Document section »
◆ ◆ ◆
German police arrest Islamist terror cell said to be targeting Berlin synagogue

Spiegel reports suspects had video of Jewish place of worship, shopping centers; police won’t comment on reported targets but say no concrete danger of attack

Illustrative: Police close the streets around a Christmas market after a suspicious object was found in Potsdam, Germany, on Dec. 1, 2017. (Julian Staehle/dpa via AP)
Illustrative: Police close the streets around a Christmas market after a suspicious object was found in Potsdam, Germany, on Dec. 1, 2017. (Julian Staehle/dpa via AP)

German police carried out raids on suspected Islamists and made arrests across the country early Tuesday over allegations they were plotting an attack, Berlin officials said.

German authorities are on high alert for Islamist threats to Europe’s most populous country, which has in recent years suffered several attacks.

“On suspicion of planning a serious violent act endangering the state, search warrants are being executed in Berlin, Brandenburg, North Rhine-Westphalia and Thuringia,” the Berlin attorney general’s office said via Twitter.

The alleged militants, of Chechen origin, are aged between 23 and 28 and “suspected of having scouted locations for a possible Islamist attack,” Berlin police said in a statement.

The suspicions were prompted by pictures found on the cellphone of one of the suspects during a routine police check, it added.
◆ ◆ ◆
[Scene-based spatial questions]
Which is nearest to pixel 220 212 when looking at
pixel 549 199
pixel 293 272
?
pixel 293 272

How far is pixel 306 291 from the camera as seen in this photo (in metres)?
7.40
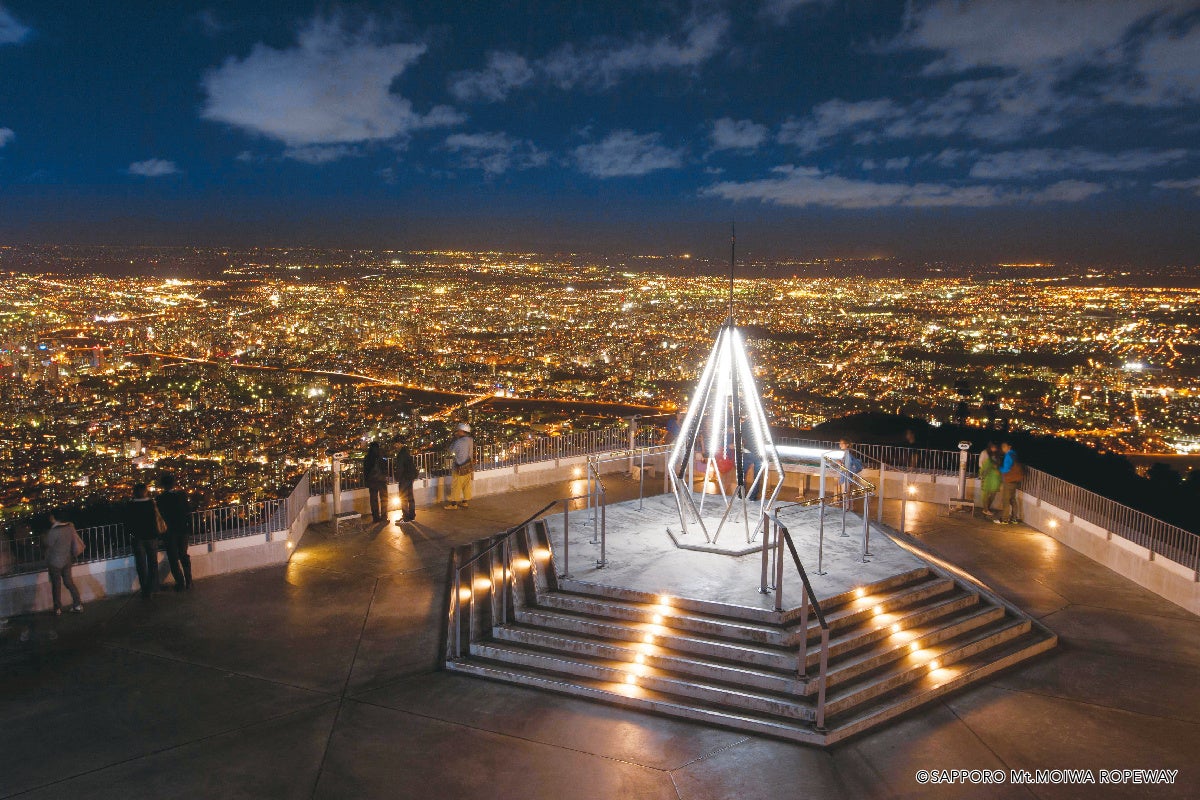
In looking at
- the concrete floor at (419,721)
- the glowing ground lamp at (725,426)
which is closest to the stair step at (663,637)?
the concrete floor at (419,721)

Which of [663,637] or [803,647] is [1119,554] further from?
[663,637]

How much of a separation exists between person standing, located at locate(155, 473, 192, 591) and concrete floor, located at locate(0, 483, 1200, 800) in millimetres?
475

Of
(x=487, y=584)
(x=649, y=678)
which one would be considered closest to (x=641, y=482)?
(x=487, y=584)

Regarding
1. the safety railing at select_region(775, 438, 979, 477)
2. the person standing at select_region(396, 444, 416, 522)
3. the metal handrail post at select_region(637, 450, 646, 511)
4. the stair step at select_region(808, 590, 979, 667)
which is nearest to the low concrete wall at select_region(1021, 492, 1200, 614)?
the safety railing at select_region(775, 438, 979, 477)

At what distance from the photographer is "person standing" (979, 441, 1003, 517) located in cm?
1372

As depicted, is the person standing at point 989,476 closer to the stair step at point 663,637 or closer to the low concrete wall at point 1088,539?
the low concrete wall at point 1088,539

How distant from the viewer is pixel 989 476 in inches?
542

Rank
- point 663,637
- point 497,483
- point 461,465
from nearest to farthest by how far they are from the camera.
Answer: point 663,637
point 461,465
point 497,483

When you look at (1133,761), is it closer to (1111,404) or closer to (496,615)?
(496,615)

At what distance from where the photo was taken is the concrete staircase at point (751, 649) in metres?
7.29

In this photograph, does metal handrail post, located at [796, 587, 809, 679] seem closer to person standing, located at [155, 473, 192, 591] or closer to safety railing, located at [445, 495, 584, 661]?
safety railing, located at [445, 495, 584, 661]

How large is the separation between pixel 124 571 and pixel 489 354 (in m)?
36.9

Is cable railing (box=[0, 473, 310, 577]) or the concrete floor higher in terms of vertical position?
cable railing (box=[0, 473, 310, 577])

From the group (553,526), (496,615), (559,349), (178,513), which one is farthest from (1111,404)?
(178,513)
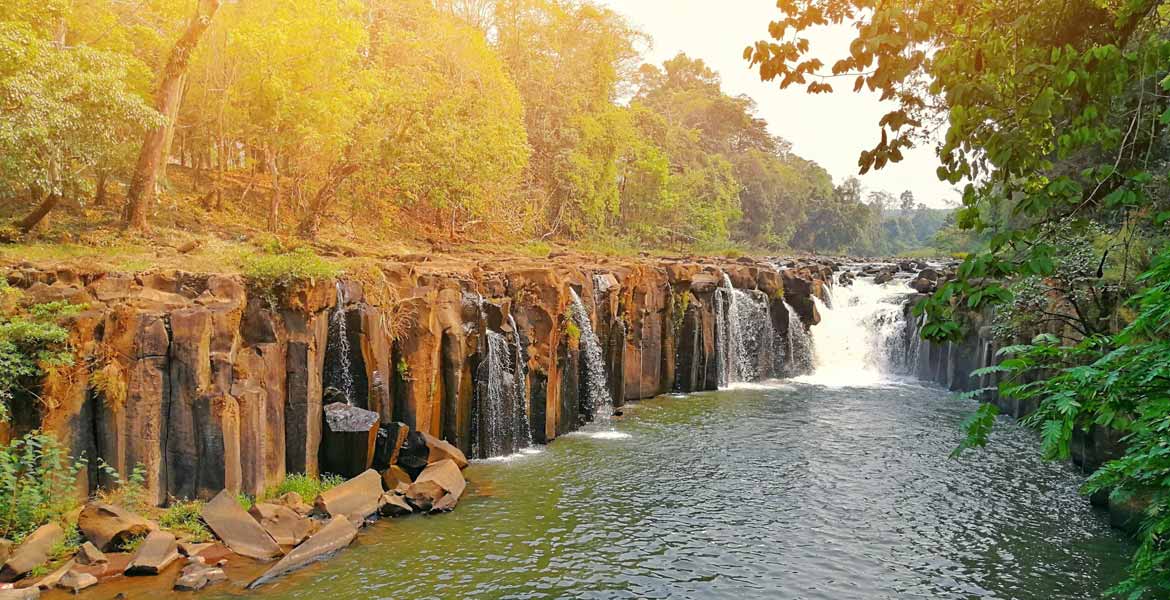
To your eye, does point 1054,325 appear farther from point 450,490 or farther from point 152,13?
point 152,13

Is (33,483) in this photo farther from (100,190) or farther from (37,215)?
(100,190)

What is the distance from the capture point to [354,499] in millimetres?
12969

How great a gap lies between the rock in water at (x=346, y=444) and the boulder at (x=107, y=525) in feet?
12.0

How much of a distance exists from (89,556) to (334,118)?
54.2 feet

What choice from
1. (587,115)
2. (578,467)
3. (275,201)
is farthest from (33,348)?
(587,115)

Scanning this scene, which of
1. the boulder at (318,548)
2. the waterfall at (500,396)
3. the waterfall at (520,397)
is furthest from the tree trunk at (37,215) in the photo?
the boulder at (318,548)

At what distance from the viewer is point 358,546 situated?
11875 millimetres

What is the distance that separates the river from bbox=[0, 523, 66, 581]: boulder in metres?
2.36

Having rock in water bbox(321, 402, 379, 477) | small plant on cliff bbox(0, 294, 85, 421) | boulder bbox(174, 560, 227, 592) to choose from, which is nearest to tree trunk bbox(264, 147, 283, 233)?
rock in water bbox(321, 402, 379, 477)

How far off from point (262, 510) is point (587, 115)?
3550cm

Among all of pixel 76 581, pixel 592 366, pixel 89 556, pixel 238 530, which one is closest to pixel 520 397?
pixel 592 366

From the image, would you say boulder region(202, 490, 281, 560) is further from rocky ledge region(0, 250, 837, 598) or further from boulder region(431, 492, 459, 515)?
boulder region(431, 492, 459, 515)

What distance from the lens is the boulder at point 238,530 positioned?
1108 centimetres

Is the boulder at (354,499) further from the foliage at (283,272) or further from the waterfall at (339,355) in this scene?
the foliage at (283,272)
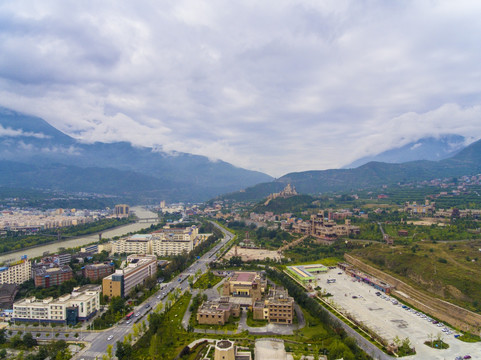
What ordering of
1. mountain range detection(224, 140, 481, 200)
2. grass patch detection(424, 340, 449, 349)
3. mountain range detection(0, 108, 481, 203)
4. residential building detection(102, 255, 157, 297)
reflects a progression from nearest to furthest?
grass patch detection(424, 340, 449, 349), residential building detection(102, 255, 157, 297), mountain range detection(224, 140, 481, 200), mountain range detection(0, 108, 481, 203)

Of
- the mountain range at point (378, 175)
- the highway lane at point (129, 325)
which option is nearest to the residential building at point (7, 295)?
the highway lane at point (129, 325)

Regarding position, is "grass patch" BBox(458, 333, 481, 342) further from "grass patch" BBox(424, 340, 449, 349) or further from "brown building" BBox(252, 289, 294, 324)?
"brown building" BBox(252, 289, 294, 324)

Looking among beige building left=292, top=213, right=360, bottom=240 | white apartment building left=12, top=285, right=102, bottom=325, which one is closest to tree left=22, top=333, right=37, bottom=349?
white apartment building left=12, top=285, right=102, bottom=325

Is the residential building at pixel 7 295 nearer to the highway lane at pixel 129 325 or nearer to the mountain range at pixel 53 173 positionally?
the highway lane at pixel 129 325

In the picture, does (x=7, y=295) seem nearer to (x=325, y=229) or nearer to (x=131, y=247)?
(x=131, y=247)

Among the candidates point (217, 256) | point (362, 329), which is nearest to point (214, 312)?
point (362, 329)

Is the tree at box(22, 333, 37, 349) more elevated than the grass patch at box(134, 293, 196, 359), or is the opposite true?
the tree at box(22, 333, 37, 349)

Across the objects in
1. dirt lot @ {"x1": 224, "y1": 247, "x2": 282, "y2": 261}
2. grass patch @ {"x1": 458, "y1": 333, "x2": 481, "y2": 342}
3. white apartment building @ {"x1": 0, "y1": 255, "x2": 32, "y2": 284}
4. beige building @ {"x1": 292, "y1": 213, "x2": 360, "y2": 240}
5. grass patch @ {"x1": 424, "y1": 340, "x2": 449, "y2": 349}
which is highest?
beige building @ {"x1": 292, "y1": 213, "x2": 360, "y2": 240}
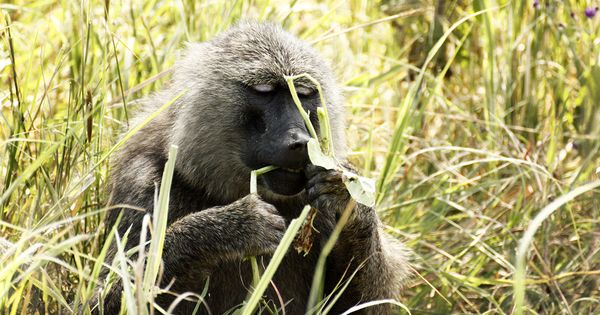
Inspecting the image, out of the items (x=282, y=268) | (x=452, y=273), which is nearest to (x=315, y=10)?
(x=452, y=273)

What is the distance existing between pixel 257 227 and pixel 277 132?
363mm

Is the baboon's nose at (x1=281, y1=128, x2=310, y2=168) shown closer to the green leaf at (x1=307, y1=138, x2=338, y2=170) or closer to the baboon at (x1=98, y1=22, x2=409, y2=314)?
the baboon at (x1=98, y1=22, x2=409, y2=314)

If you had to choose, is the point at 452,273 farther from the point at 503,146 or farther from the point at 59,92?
the point at 59,92

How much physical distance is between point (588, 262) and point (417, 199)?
850 mm

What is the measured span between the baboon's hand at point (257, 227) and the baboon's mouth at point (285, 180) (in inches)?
3.8

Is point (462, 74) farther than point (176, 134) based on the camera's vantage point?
Yes

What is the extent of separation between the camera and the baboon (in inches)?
136

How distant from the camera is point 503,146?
4.93 metres

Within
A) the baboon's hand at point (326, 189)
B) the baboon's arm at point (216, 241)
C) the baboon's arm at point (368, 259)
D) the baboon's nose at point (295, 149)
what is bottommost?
the baboon's arm at point (368, 259)

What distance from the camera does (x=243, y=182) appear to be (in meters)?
3.80

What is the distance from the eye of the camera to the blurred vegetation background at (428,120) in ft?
13.1

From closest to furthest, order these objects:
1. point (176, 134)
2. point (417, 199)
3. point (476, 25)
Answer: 1. point (176, 134)
2. point (417, 199)
3. point (476, 25)

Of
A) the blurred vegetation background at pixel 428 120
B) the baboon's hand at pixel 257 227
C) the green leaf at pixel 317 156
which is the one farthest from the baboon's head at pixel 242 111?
the blurred vegetation background at pixel 428 120

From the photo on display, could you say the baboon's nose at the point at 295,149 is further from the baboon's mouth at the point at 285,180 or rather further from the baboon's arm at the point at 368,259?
the baboon's arm at the point at 368,259
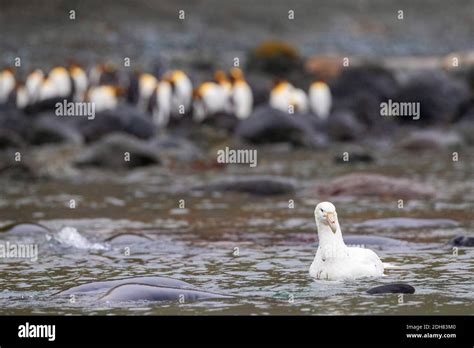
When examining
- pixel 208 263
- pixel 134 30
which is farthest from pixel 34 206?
pixel 134 30

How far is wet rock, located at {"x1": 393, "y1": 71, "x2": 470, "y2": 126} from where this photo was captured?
41406 mm

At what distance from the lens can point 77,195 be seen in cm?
2384

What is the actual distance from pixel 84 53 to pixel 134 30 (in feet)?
36.6

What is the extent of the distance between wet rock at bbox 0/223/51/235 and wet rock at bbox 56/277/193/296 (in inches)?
195

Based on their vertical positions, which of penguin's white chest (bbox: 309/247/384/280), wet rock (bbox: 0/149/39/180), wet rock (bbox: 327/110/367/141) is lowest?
penguin's white chest (bbox: 309/247/384/280)

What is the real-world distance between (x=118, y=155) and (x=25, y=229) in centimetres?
1049

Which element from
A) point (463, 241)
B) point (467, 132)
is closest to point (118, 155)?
point (467, 132)

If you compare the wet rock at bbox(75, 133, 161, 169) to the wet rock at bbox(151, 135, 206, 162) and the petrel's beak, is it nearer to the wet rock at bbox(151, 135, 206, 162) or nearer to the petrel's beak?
the wet rock at bbox(151, 135, 206, 162)

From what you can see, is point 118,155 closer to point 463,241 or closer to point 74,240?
point 74,240

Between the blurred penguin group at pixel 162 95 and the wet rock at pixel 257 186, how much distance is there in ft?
45.8

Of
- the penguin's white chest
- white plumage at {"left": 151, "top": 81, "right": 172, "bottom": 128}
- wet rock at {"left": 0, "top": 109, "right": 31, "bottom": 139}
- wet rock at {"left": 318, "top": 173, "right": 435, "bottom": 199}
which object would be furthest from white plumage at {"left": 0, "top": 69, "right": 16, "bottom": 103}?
the penguin's white chest

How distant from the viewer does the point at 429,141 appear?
33250mm

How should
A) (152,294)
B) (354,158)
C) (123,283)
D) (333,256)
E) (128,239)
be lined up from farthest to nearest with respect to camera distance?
(354,158), (128,239), (333,256), (123,283), (152,294)

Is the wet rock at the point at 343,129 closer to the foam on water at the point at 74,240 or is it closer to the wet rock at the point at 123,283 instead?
the foam on water at the point at 74,240
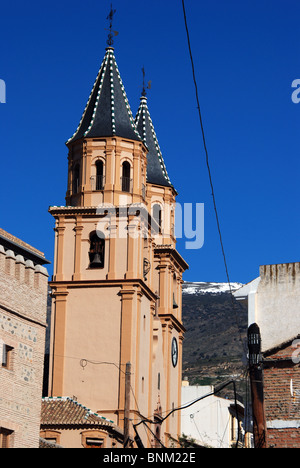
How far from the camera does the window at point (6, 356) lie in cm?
3416

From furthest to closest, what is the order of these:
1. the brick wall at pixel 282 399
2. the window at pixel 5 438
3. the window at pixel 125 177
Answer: the window at pixel 125 177
the window at pixel 5 438
the brick wall at pixel 282 399

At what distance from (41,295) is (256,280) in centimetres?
648

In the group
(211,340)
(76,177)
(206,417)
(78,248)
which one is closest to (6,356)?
(78,248)

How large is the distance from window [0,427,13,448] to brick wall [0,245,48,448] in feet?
0.30

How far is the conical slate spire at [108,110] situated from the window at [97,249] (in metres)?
5.03

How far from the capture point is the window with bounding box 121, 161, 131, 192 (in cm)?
5984

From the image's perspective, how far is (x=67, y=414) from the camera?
52.8m

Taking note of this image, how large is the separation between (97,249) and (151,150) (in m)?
13.1

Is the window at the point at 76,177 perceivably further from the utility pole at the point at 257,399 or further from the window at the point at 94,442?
the utility pole at the point at 257,399

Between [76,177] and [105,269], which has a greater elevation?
[76,177]

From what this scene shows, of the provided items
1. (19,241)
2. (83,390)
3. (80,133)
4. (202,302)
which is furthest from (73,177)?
(202,302)

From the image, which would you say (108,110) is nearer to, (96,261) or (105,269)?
(96,261)

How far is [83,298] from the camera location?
5838 cm

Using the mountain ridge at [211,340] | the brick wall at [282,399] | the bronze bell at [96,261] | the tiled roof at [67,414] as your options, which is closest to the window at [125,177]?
the bronze bell at [96,261]
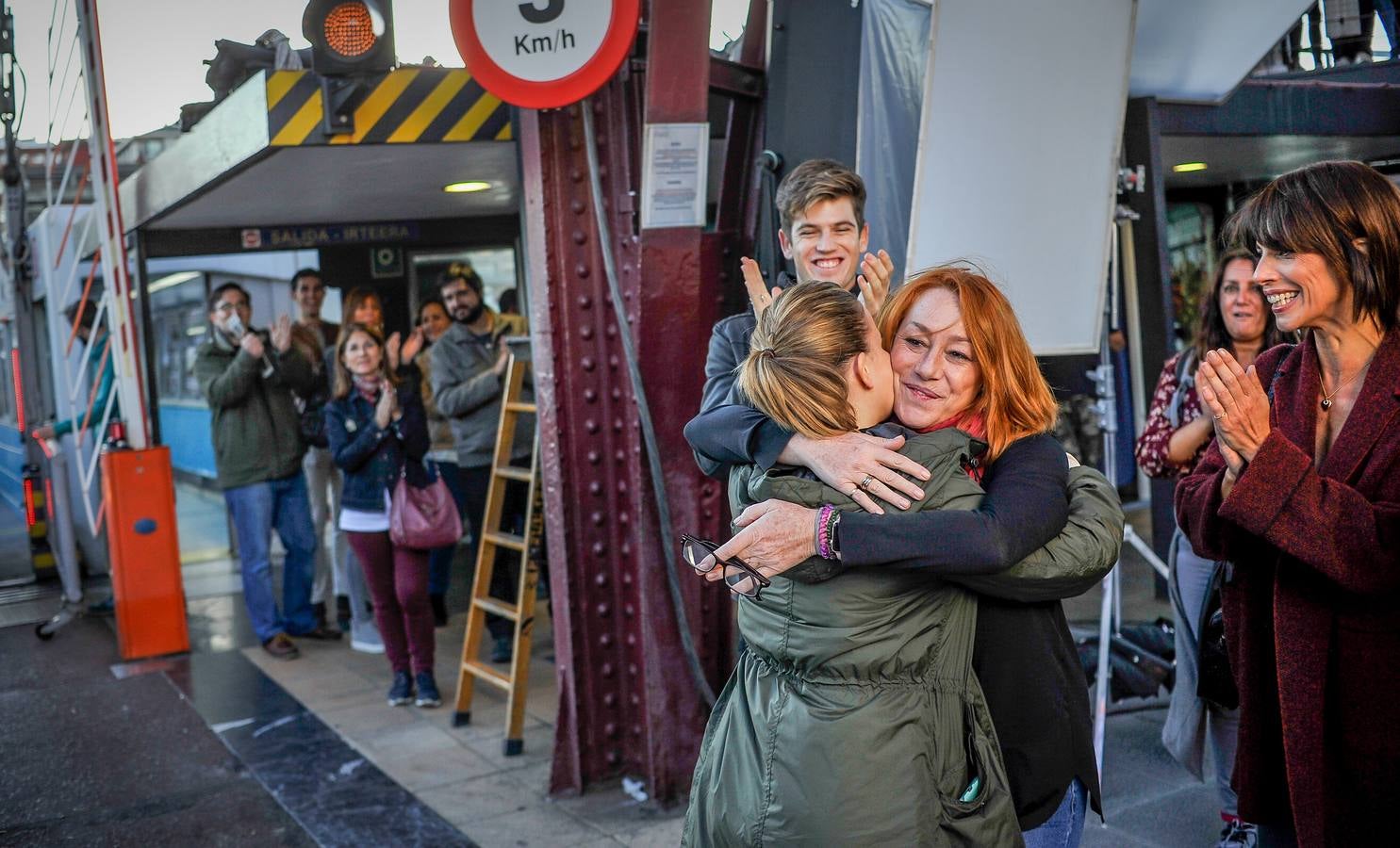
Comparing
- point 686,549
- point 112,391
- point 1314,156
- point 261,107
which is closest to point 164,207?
point 112,391

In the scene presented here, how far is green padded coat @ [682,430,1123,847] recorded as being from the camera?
1933 mm

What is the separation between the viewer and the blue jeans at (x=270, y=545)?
7090mm

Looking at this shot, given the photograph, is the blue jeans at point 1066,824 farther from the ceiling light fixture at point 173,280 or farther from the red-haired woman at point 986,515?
the ceiling light fixture at point 173,280

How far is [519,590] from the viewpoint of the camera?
546 cm

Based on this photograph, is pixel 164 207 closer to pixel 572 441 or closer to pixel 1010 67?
pixel 572 441

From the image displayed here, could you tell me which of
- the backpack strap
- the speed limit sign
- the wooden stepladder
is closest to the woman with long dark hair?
the backpack strap

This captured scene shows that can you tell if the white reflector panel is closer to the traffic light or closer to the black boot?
the traffic light

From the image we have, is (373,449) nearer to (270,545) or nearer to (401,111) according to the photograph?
(401,111)

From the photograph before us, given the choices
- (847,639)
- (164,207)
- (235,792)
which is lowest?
(235,792)

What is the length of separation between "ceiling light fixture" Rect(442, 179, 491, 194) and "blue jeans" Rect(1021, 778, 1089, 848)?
6091mm

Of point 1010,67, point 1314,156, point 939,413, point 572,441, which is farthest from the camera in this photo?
point 1314,156

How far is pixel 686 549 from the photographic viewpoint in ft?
6.74

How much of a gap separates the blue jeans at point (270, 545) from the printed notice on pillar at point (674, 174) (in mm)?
3928

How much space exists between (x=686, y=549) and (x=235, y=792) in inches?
141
◆ ◆ ◆
Requirements »
#1 Summarize the article on the German police raids in two sentences.
#2 Rewrite the part of the article on the German police raids starting at "German police arrest" and ending at "Berlin officials said.", replacing "Christmas market" with "holiday market".
#3 Write the next part of the article on the German police raids, picking up after its final sentence.
The entries are separate material with no connection to the article on the German police raids.

Answers below »
#1 German police raided and arrested suspected Islamists across the country early Tuesday over an alleged plot to carry out an attack, with search warrants executed in Berlin, Brandenburg, North Rhine-Westphalia and Thuringia. The suspects, of Chechen origin and aged between 23 and 28, are suspected of scouting locations for a possible attack, a suspicion prompted by pictures found on one suspect's cellphone during a routine police check.

#2
German police arrest Islamist terror cell said to be targeting Berlin synagogue

Spiegel reports suspects had video of Jewish place of worship, shopping centers; police won’t comment on reported targets but say no concrete danger of attack

Illustrative: Police close the streets around a holiday market after a suspicious object was found in Potsdam, Germany, on Dec. 1, 2017. (Julian Staehle/dpa via AP)
Illustrative: Police close the streets around a holiday market after a suspicious object was found in Potsdam, Germany, on Dec. 1, 2017. (Julian Staehle/dpa via AP)

German police carried out raids on suspected Islamists and made arrests across the country early Tuesday over allegations they were plotting an attack, Berlin officials said.

#3
German news magazine Spiegel said the suspects may have had a synagogue in Berlin in their sights after video material of the building was found.

The suspects also allegedly scouted out several shopping centers as possible targets, said the magazine.

Some 180 officers took part in the raids, confiscating cash, hard drives and knives.

Police would not confirm Der Spiegel’s report on possible targets.

But they added that “based on the current information, there was not yet any concrete danger of an attack.”

The aftermath of a terrorist attack is seen on December 20, 2016 after a lorry smashed into a busy Christmas market in central Berlin. (AFP Photo/Odd Andersen)

Germany’s deadliest attack was a truck rampage at a Berlin Christmas market in December 2016.

The attacker, Tunisian asylum seeker Anis Amri, hijacked a truck and murdered its Polish driver before running over another 11 people. He was shot dead by Italian police in Milan four days later while on the run.

Since then, German authorities have thwarted nine attacks believed to have radical Islamist motives.

Most recently, police in the western city of Offenbach arrested three men in November for allegedly planning a bomb attack in the name of Islamic State.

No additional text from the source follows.